The vitamins need to remain effective and intact during the astronauts’ time on Mars, and they also need to remain stable during travel to and from Mars.
“NASA is also interested in stockpiling food there for subsequent missions, which is why they want a five-year shelf life,” Barrett said.
CFD has developed a blueberry granola bar and a chocolate hazelnut drink mix to meet these requirements.
“We are looking at different chemical environments in the food to possibly help the vitamins last longer,” Barrett said. “So for each item – the bar and the drink – we have a low-fat version and a higher fat version. The vitamins that NASA is interested in are A, B1 [Thiamine], B9 [Folic Acid], Vitamin C and Vitamin E.
“The vitamins are encapsulated. We are also looking at the fat level. We have a lipid-based encapsulate and a starch-based encapsulate.”

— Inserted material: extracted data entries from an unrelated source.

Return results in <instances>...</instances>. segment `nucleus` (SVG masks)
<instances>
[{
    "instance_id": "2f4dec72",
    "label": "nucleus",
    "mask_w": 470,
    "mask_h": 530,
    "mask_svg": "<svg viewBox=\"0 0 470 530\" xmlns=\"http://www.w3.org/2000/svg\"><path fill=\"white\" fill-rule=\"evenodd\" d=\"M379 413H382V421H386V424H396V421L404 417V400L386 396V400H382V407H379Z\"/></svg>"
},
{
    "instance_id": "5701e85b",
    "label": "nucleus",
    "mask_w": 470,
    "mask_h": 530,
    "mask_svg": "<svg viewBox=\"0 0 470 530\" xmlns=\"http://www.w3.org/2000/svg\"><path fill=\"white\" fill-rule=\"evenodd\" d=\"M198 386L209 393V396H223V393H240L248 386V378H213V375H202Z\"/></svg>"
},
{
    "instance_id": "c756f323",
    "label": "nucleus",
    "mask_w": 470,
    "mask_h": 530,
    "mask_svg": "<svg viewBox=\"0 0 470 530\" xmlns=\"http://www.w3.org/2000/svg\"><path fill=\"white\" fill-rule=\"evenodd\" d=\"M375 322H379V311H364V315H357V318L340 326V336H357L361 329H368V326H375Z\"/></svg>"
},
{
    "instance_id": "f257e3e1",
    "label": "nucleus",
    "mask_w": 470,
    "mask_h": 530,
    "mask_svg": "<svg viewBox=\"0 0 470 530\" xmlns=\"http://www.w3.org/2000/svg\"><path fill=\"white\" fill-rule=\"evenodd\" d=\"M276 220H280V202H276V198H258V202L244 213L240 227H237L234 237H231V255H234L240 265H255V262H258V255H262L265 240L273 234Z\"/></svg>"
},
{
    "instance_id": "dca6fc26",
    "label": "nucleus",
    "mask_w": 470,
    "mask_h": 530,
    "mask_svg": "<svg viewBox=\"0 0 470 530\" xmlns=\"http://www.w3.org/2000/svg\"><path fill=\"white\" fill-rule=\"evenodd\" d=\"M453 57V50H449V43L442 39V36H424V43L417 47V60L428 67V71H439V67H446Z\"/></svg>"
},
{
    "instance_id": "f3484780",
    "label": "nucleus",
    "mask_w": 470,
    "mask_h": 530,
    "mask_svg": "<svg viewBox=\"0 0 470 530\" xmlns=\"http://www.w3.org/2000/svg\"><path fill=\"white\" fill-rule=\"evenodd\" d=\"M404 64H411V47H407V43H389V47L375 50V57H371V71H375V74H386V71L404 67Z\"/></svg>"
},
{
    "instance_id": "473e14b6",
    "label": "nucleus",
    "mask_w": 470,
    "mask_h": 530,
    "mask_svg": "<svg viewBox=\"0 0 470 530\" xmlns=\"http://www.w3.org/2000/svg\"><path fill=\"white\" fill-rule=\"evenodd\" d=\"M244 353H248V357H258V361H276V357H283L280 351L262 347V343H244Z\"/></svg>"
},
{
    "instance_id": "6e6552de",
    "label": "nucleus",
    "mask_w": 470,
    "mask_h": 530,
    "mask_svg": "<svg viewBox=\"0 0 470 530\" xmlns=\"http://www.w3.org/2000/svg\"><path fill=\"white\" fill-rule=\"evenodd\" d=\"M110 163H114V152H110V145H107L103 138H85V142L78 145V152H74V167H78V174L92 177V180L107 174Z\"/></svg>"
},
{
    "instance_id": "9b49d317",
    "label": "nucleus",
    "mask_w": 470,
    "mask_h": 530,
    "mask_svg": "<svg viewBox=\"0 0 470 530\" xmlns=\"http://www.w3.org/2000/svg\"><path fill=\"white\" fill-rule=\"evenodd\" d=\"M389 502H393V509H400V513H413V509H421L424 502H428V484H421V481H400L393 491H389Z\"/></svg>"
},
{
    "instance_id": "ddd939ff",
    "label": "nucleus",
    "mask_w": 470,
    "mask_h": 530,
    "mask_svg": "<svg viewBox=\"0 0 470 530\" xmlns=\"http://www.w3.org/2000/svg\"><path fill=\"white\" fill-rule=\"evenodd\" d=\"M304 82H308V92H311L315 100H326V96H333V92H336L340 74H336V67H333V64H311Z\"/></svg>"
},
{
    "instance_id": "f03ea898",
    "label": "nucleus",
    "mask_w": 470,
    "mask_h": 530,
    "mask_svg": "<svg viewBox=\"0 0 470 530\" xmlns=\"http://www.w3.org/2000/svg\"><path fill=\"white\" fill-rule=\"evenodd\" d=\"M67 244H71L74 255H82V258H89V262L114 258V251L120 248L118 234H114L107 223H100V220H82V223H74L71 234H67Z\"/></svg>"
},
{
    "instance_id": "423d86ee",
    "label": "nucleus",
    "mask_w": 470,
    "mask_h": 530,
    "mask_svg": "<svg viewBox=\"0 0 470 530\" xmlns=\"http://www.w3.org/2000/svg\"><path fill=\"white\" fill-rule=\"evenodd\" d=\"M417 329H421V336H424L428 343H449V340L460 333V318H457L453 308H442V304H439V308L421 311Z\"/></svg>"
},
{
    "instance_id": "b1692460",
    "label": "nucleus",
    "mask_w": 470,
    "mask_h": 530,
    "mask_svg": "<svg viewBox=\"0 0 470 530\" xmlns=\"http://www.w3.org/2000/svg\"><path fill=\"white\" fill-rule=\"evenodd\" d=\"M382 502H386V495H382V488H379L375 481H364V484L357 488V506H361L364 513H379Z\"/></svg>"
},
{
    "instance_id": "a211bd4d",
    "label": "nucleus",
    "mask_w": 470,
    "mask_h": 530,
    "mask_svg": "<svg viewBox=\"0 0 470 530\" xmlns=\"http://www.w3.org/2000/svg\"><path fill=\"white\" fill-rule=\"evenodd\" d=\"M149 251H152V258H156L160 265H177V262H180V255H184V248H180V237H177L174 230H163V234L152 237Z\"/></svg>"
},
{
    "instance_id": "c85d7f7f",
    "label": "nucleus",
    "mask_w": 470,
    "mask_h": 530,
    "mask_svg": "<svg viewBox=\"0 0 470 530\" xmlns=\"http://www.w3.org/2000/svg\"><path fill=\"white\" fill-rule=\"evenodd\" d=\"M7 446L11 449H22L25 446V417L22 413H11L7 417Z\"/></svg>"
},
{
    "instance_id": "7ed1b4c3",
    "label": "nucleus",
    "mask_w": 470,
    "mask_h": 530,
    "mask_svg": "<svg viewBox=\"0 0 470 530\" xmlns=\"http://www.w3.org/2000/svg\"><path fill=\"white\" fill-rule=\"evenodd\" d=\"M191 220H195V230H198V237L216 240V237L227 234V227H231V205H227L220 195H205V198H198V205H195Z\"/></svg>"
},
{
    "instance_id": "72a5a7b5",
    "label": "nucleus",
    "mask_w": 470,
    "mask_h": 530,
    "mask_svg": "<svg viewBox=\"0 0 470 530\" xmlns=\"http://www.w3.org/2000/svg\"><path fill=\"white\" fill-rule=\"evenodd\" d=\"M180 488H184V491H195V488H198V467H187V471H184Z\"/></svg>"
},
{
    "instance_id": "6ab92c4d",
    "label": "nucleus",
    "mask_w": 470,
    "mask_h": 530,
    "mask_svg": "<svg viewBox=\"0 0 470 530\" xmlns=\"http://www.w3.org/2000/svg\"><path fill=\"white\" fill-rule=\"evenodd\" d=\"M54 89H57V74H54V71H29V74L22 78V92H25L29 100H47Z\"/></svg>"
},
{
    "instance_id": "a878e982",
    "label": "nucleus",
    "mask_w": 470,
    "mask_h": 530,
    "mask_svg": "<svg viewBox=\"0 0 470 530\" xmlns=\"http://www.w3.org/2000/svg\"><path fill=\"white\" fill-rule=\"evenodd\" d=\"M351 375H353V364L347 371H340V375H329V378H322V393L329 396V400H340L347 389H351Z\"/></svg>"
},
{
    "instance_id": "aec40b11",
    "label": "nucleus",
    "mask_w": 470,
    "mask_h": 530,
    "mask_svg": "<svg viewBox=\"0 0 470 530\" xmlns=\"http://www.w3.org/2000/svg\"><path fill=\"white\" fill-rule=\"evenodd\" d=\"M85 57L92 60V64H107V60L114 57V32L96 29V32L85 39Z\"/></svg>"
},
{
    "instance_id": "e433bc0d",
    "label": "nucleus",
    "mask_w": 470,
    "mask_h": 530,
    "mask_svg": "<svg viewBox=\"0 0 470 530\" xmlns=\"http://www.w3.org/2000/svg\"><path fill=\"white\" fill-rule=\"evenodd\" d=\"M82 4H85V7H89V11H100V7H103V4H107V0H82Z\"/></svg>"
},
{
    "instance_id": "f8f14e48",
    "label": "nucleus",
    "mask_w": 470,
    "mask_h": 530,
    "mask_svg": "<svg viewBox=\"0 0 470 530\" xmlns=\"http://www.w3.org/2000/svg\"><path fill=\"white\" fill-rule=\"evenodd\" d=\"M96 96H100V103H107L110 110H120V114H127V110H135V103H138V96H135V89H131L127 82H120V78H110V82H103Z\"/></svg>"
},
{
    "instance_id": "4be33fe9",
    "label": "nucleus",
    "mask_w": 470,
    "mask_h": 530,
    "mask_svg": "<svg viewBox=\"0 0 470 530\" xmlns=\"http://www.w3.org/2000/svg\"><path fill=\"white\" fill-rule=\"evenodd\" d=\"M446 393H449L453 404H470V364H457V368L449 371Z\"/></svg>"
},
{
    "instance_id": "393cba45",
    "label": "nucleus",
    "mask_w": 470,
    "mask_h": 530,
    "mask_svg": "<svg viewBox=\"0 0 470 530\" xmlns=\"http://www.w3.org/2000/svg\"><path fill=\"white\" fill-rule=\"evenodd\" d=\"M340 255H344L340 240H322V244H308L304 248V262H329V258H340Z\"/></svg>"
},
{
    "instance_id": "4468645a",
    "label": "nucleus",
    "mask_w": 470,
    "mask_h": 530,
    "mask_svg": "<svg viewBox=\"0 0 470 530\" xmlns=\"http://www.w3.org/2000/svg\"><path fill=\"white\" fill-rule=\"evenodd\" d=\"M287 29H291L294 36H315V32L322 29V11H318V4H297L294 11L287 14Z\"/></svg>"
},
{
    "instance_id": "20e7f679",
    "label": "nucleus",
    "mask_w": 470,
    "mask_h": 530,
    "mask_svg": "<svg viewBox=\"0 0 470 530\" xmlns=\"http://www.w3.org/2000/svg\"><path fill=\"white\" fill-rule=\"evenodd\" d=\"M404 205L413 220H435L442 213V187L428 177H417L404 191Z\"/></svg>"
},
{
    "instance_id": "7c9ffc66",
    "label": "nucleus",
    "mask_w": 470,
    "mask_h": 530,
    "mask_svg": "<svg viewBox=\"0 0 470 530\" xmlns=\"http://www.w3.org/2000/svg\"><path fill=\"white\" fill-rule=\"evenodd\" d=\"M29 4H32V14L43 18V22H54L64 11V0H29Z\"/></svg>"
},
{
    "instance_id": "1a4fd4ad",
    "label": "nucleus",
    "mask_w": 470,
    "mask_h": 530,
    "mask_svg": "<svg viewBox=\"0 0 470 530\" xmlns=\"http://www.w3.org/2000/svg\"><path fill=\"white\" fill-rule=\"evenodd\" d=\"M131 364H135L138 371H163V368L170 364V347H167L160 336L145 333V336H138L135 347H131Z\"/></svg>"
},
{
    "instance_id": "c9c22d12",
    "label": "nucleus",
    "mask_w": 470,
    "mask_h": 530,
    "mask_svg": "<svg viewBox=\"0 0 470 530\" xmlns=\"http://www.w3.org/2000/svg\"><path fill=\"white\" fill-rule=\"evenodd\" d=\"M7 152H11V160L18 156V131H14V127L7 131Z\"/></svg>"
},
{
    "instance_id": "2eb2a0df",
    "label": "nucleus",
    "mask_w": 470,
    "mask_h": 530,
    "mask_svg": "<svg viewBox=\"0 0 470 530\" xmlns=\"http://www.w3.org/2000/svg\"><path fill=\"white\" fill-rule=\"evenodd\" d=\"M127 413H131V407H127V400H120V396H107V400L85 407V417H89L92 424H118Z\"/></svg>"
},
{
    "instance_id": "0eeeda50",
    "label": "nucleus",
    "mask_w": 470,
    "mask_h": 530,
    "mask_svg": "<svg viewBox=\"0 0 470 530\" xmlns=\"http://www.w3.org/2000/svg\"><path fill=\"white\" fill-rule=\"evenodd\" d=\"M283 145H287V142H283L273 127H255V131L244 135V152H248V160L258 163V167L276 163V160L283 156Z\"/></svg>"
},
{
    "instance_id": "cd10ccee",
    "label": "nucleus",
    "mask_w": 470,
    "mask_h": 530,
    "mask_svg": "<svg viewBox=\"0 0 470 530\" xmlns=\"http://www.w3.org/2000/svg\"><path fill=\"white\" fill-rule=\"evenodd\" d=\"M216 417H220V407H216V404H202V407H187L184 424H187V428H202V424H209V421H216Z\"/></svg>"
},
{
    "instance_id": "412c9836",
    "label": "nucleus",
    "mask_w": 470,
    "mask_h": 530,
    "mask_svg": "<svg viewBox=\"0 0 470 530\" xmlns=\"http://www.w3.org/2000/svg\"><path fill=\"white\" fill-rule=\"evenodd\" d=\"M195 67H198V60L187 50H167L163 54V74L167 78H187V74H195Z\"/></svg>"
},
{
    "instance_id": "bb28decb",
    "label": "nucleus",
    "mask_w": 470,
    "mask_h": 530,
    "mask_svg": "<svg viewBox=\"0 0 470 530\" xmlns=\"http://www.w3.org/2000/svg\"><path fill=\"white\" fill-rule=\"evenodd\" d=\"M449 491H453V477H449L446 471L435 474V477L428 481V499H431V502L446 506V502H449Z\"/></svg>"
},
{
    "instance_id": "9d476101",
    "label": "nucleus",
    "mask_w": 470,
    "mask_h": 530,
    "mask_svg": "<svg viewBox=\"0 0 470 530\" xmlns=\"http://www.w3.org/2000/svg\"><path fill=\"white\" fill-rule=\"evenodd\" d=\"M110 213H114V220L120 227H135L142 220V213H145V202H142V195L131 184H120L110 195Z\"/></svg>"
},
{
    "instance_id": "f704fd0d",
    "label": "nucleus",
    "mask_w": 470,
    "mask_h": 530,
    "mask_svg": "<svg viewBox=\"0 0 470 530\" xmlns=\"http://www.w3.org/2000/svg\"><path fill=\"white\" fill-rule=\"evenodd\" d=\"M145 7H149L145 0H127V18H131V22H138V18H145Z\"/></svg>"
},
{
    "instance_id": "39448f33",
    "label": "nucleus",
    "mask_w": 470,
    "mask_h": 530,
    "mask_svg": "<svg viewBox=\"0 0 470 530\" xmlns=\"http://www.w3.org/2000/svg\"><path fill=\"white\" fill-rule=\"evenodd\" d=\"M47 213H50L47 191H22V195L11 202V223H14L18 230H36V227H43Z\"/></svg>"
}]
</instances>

Both the starch-coated vitamins and the lipid-coated vitamins were placed into low- and high-fat versions of the bar and the drink to see which combination results in the best vitamin preservation.
“We did preliminary testing and decided which versions were to be used in a five-year storage study,” Barrett said. “We settled on the fat-encapsulated vitamins to be placed in the lower fat foods. And the starch-encapsulated vitamins were placed in the higher fat foods.”
As part of the effort for NASA, Danielle Froio, a materials engineer at CFD, is also investigating the effects of processing techniques and packaging materials on vitamin stability in the selected low- and high-fat foods.
RAISING THE BREAKFAST BAR ON NUTRITION WHILE REDUCING THE VOLUME
CFD is working on a breakfast bar as a meal replacement to be used at a space station and possibly during a Mars mission. NASA developed the bar, and Natick is working on refining it.
“NASA is interested in a 10-percent weight reduction, and they achieved that through the bar, but they didn’t have the capability to refine it,” Froio said. “Natick is investigating two ways to reduce weight and volume. One is a conventional compression method, which uses high pressure.
“The other is a novel technology called sonic agglomeration that basically uses sonic waves to compress the bar and make the ingredients stick together. So, we are looking at those two technologies.”
The resulting breakfast bar will be lighter weight and take up less volume, which is critical in space travel. The bars meet all the nutrient requirements for space flight and will be available in three flavors – barbecue nut, jalapeno nut and banana nut.
“The bar also needs to last for five years and taste good,” Richardson said. “NASA is going to do shelf-life testing, sensory testing and nutrient testing. They are also going to do human exploration research analogs.
“An analog is actually an environment that mimics space. The bars will be tested by people in that simulated environment.”
MISSION CRITICAL NUTRITION
Proper nutrition and vitamin stability are critical to the success of any space mission.
“Vitamins help with immunity,” Richardson said. “It’s also important that the astronauts don’t lose muscle mass and bone density, which they are more prone to in a gravity-free environment.”
“Antioxidants also help with neural function,” Barrett said.
“Vitamins do a lot for the body,” Richardson said. “So, without them on a five-year space mission, they would not be able to do their job and they would not be healthy.”
“We’ve done other things for NASA in the past,” Barrett said. “It’s a long collaboration. I think the possibility of exploring Mars is a very exciting thing.”
“It’s great that we can assist with the sustainment of that mission,” Richardson said. “If they are not properly nourished, that is going to have a huge impact.”